Five big trends that have changed in the last few years
In which I pay attention to the world so you don't have to.
“Up over down under the plunder is new, and so is the thunder that wrinkles the blue” — Pogo
People like me are called “opinion writers”, and opining on stuff is certainly part of what we do. But when I describe my job to my friends, I tell them it’s really more like being an open-source CIA analyst — what I mainly do is to take in a huge amount of information from news and research and social media and try to make sense of what’s going on in the world, then package my reports for a general audience.
A big part of that is just staying on top of current trends. One thing I’ve noticed is that when major economic storylines shift, it generally takes even most educated people several years to realize it. Sometimes that makes me frustrated, but it really shouldn’t — after all, most people don’t have time to sit around reading news and papers all day. When the world changes, it’s my job to point out those changes.

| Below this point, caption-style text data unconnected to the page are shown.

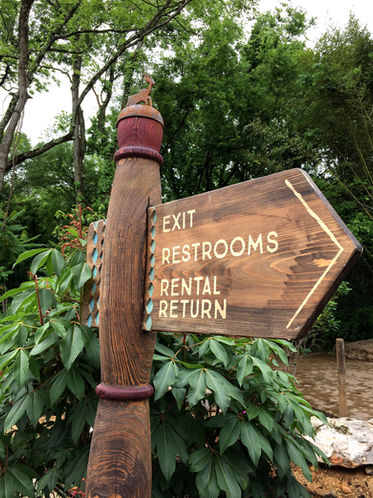 Wooden arrow-shaped wayfinding sign listing exit, restrooms, rental, and return, mounted on a carved post.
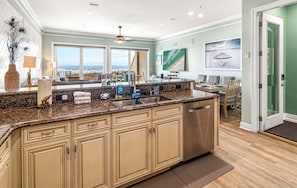 A kitchen with a large island, a dining area with chairs, and a view of the ocean through large windows.
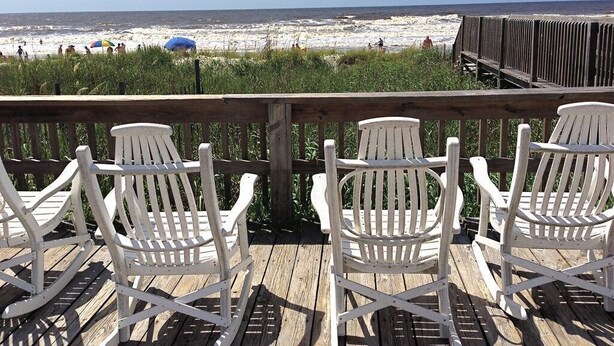 Une terrasse en bois avec des fauteuils Adirondack blancs donnant sur une plage où se trouvent des personnes et des parasols.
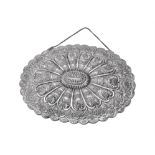 An Ottoman silver coloured shaped oval mirror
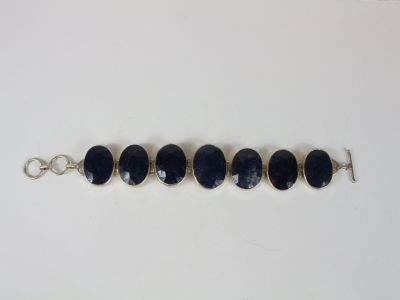 a close up of a row of blue glass beads on a silver chain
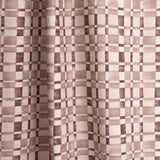 Gently draped fabric in a large-scale checked pattern in shades of wine purple and beige. 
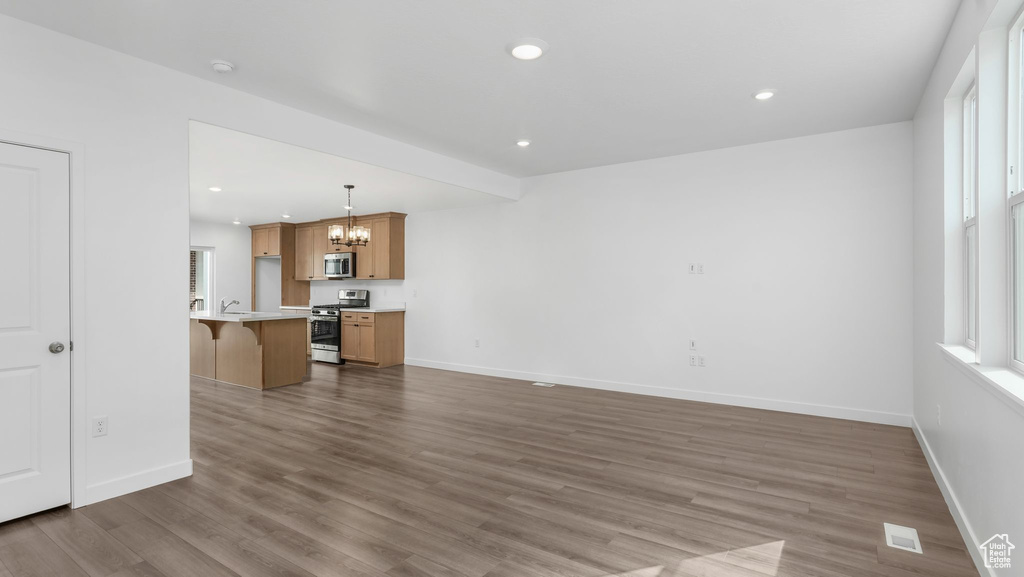 Unfurnished living room with a chandelier, wood finished floors, and recessed lighting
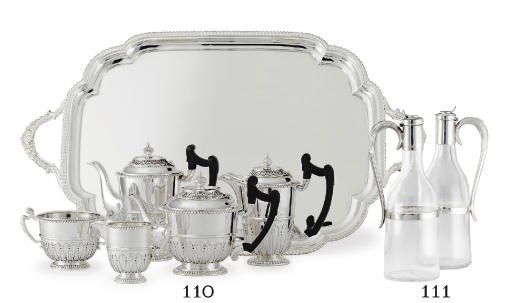 AN EDWARD VII SILVER FIVE-PIECE TEA AND COFFEE SERVICE WITH TRAY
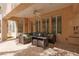 Cozy covered patio featuring comfortable seating with cushions, perfect for outdoor relaxation and entertaining at 21 Ocean Harbour Ln, Las Vegas, NV 89148
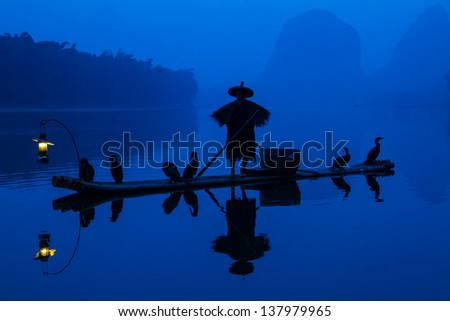 Shot on the Li River in Guilin, China during the blue hour of dawn and the photo depicts the ancient tradition of cormorant fishermen.  Title: Ancient Cormorant Fisherman of the Li River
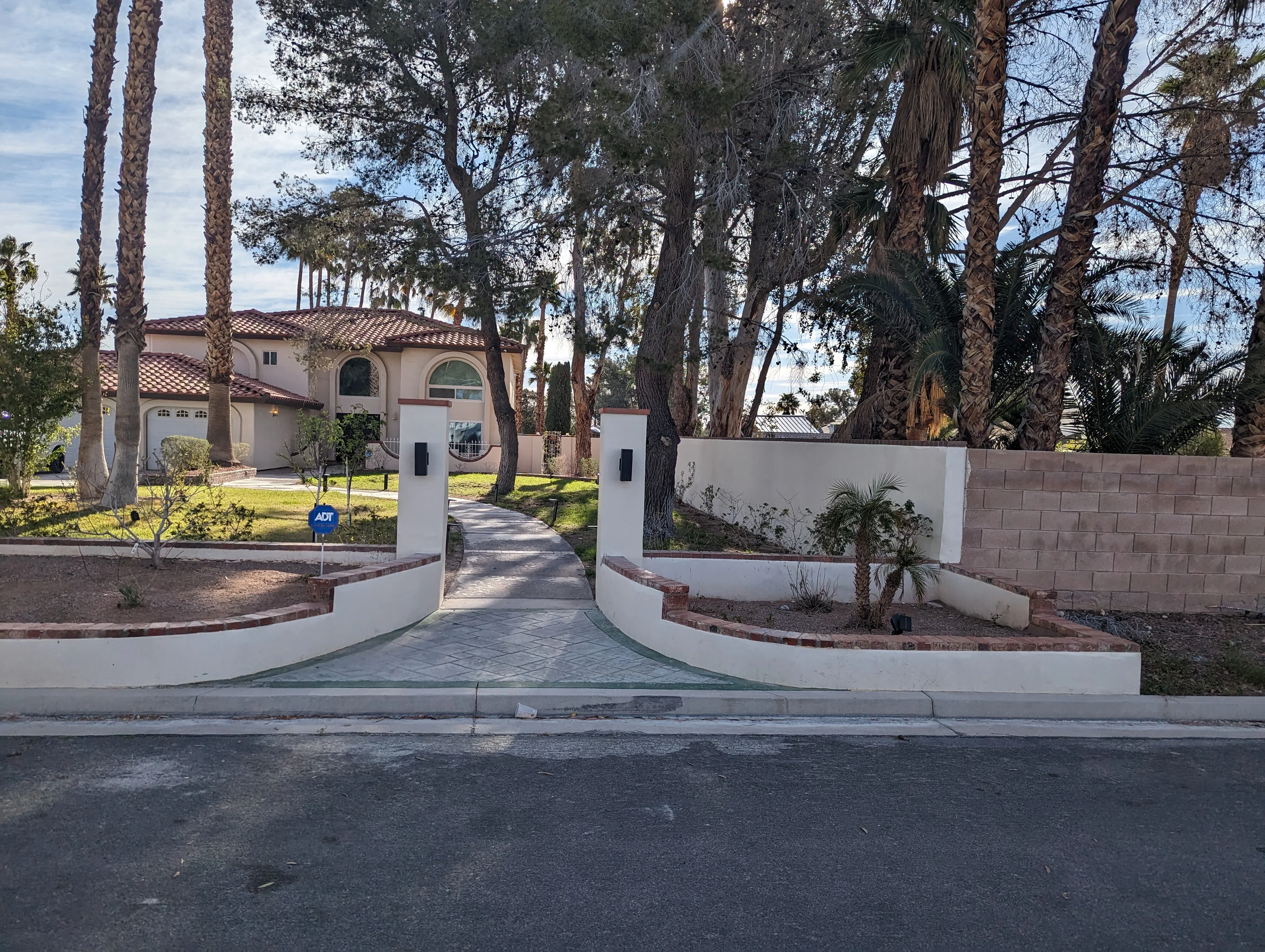 Curved white stucco entry gates with brick trim and geometric paver driveway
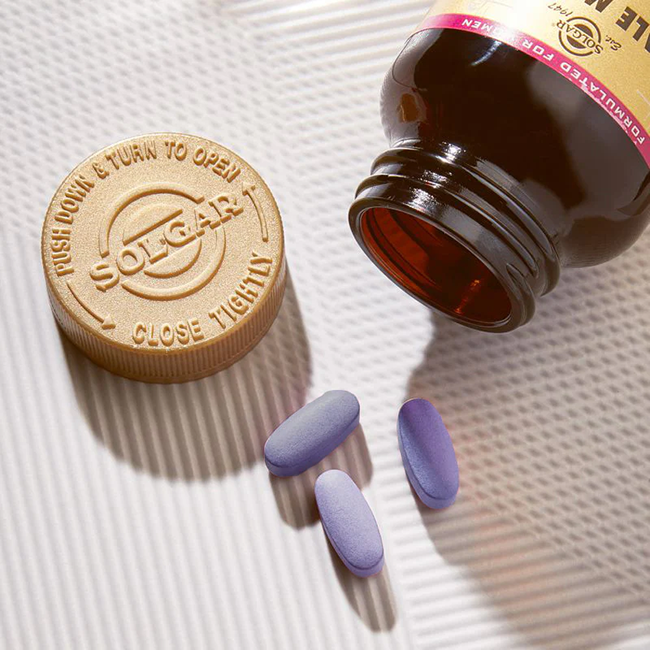 A brown bottle of Solgar Female Multiple 60 Tablets rests open on a surface beside its cap, with three purple tablets spilled out.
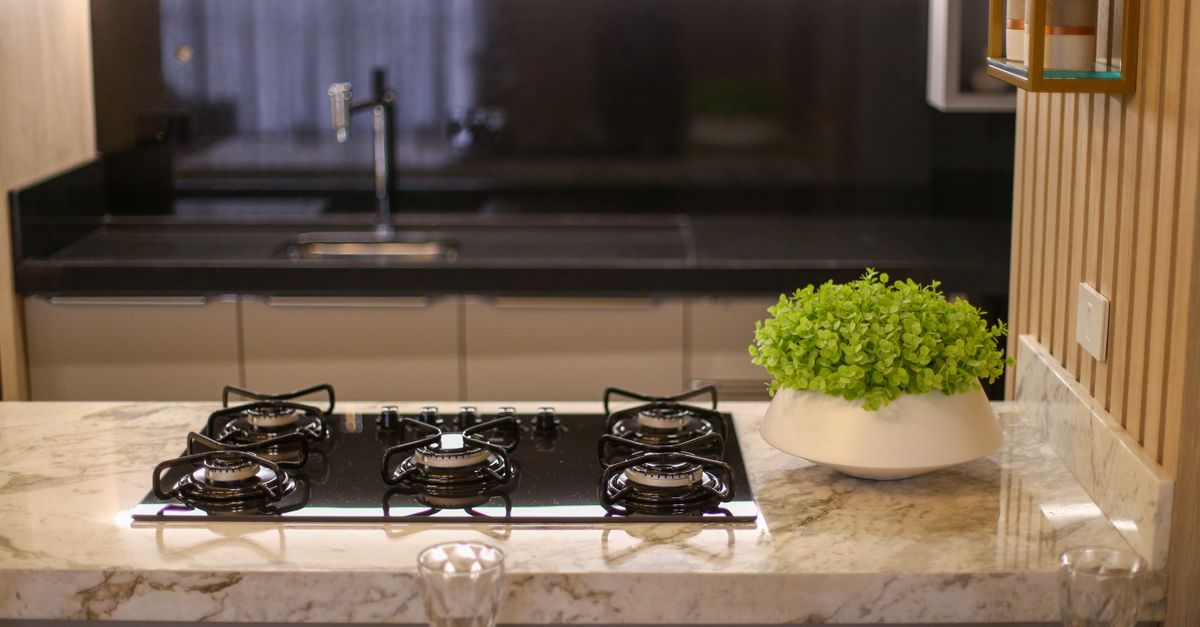 A sleek professional-style kitchen range installed in a modern home kitchen.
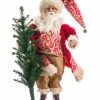 Allstate 24" Red And White Santa Claus Holding Tree Christmas Tabletop Decor
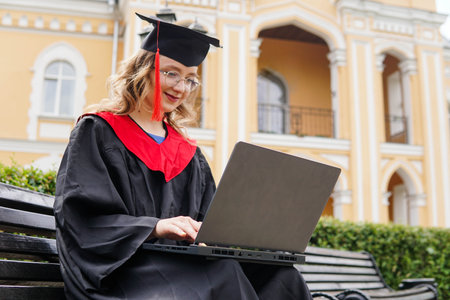 Happy smiling female graduate student in black academic gown with laptop over university campus backgroundの写真素材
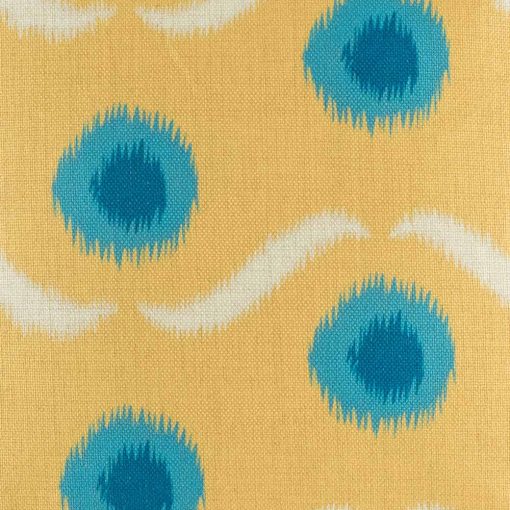 Zoomed in view of yellow cushion with blue polka dots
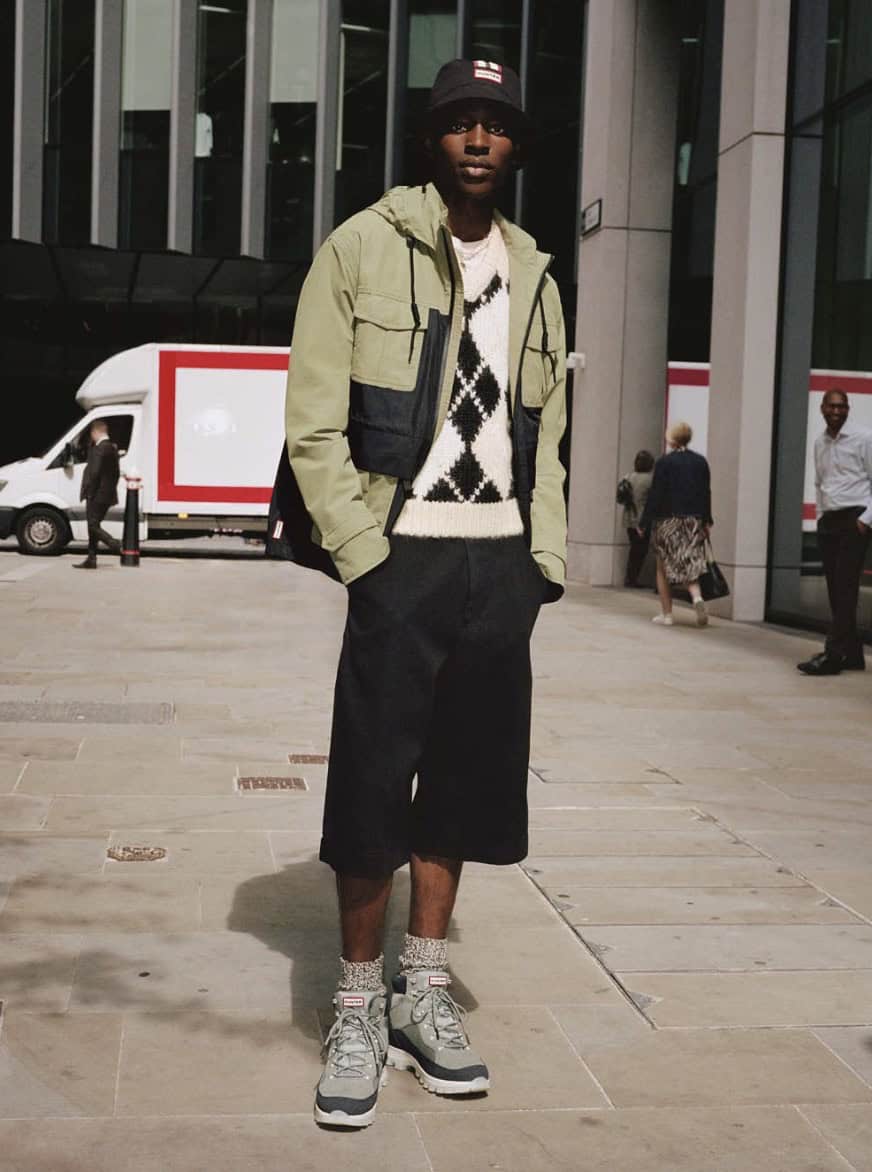 Man standing on the street posing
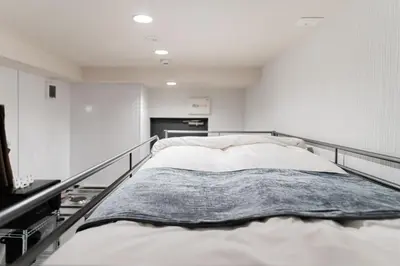 a large bed in a room with white walls at SAIEI Hotel in Tokyo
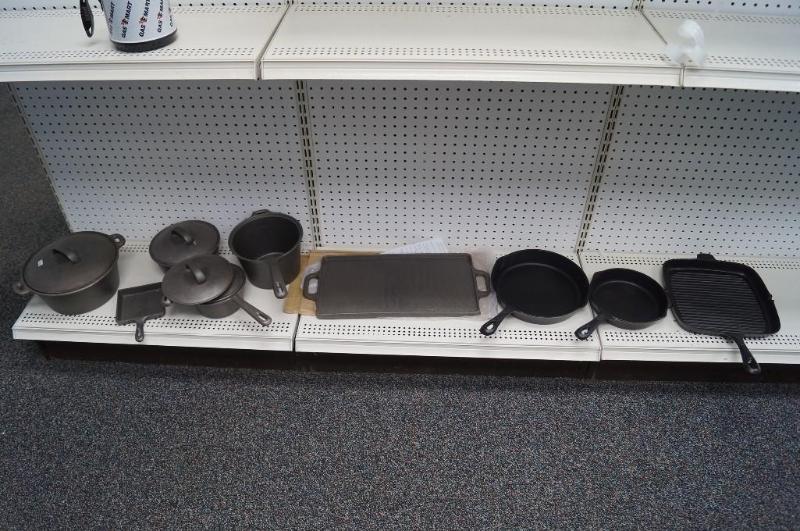 lot 31 image: 9 piece cast iron skillet and pots...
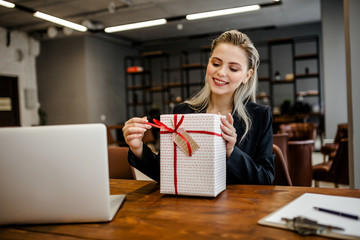 A beautiful blonde businesswoman sits at a Desk in the office and holds a gift that was given by colleagues at work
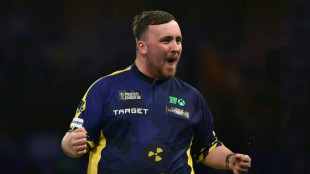 Teenage sensation Littler storms to world darts title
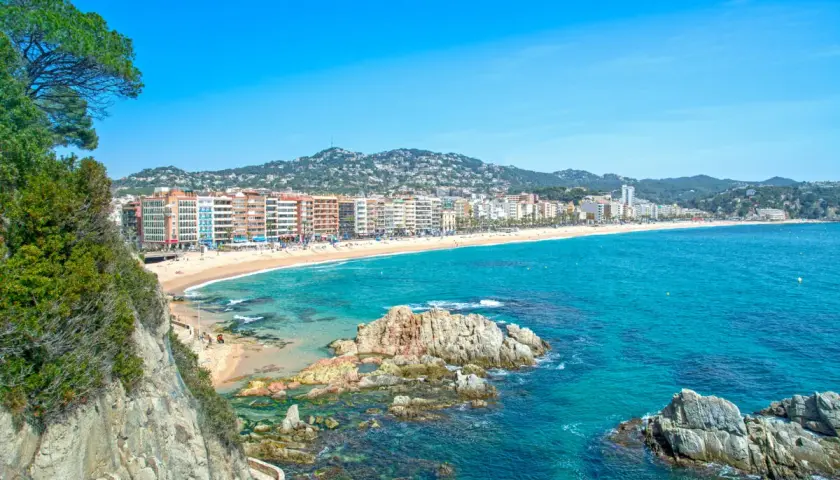 Widok na plażę w Lloret de Mar z klifów. W oddali widać zabudowania i wzgórza. Idealne miejsce na wakacje, niedaleko od lotniska.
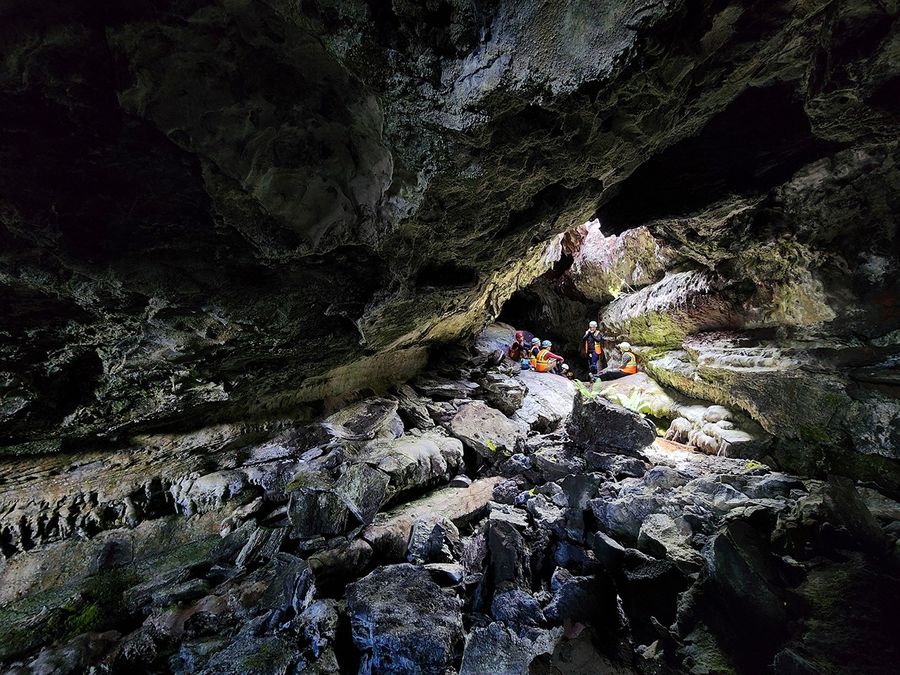 Group of workers wearing high-visibility vests and helmets, sitting under a natural skylight in a rocky cave.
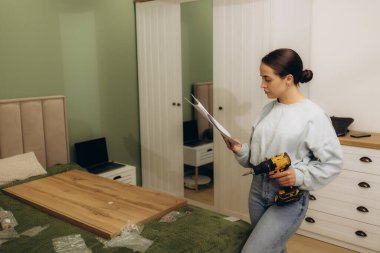 Mobilya montajı için elinde elektrikli tornavida tutan ve kullanma kılavuzu okuyan kadınlar.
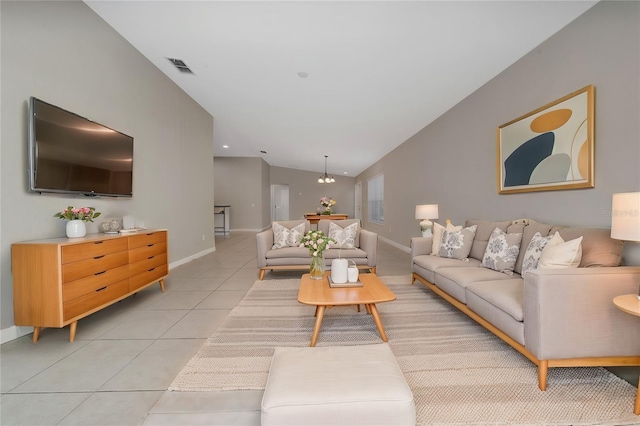 living area featuring light tile patterned floors, visible vents, baseboards, and vaulted ceiling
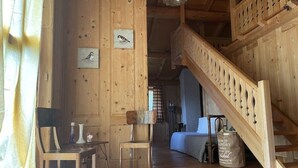A wooden interior with a staircase, a dining area with chairs, a table, and a bed in the background. - Belvilla by OYO Hilltop Chalet in Lamon With Views (Lamon)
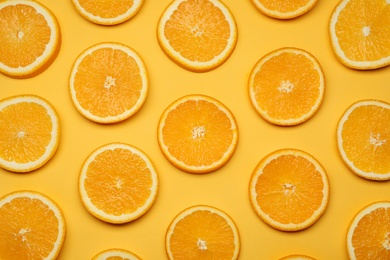 Fresh orange slices on color background, top view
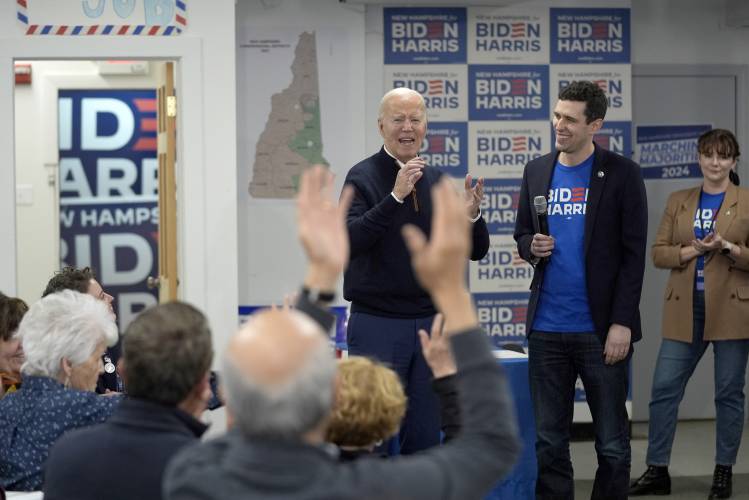 President Joe Biden, third from right, is greeted by supporters during a visit to a campaign field office, Monday, March 11, 2024, in Manchester, N.H. (AP Photo/Evan Vucci)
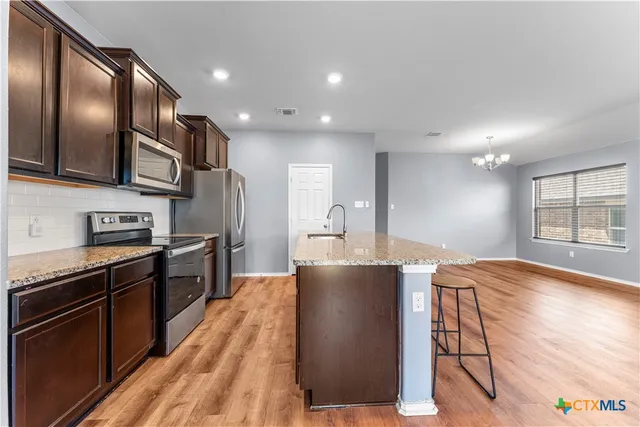 a kitchen with granite countertop lots of counter top space and stainless steel appliances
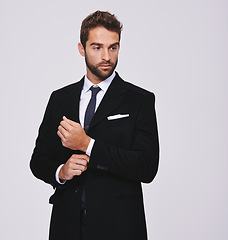 Image showing Business, thinking and man with ideas, suit and executive agent isolated against a grey studio background. Male person, thoughtful and entrepreneur with formal wear, trendy clothes and stylish outfit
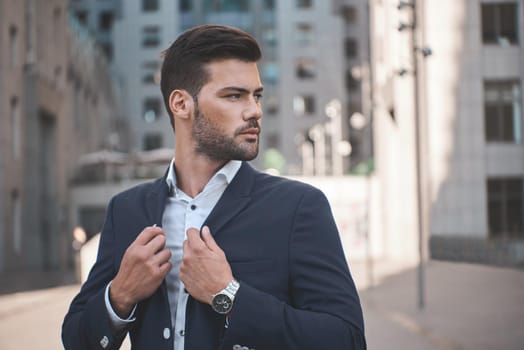 Confident businessman. Confident young man in full suit adjusting his sleeve and looking away while standing outdoors with cityscape in the background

So every once in a while I like to do a roundup like this one. Here are five big and important new trends in the U.S. and the world over the past three to ten years that seem not to have made it into our collective consciousness yet.
1. College tuition is going down now
For decades, it has been common knowledge that college relentlessly gets more and more expensive every year. Graphs of college tuition, with or without room and board, were just one-way lines. The price of college featured prominently in graphs of how services in America have become unaffordable.
Well, for the last two years, the price of college has been going down:
It’s tempting to write this off as a pandemic blip that will soon be reversed, but the drop has only accelerated since the pandemic ended.